## [REQUIRED ACTION]
Exclude the pictures, and otherwise reproduce the data in full.

(Saved data entries)
● ● ● ●
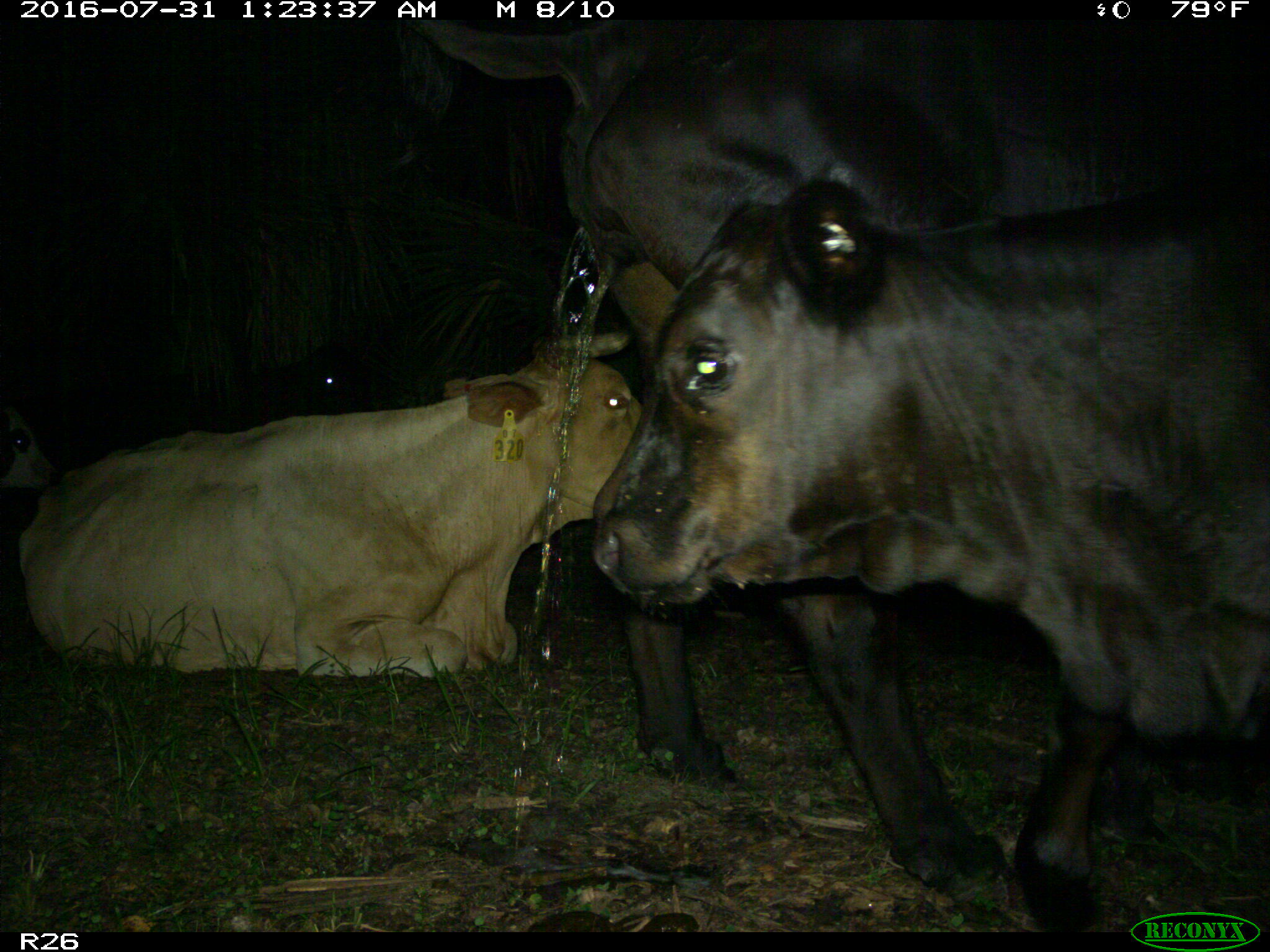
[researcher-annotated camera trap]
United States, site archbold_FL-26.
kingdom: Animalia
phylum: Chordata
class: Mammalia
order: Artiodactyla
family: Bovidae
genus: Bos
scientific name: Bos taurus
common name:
● ● ● ●
## [THE ANSWER]
[researcher-annotated camera trap]
United States, site archbold_FL-26.
kingdom: Animalia
phylum: Chordata
class: Mammalia
order: Artiodactyla
family: Bovidae
genus: Bos
scientific name: Bos taurus
common name:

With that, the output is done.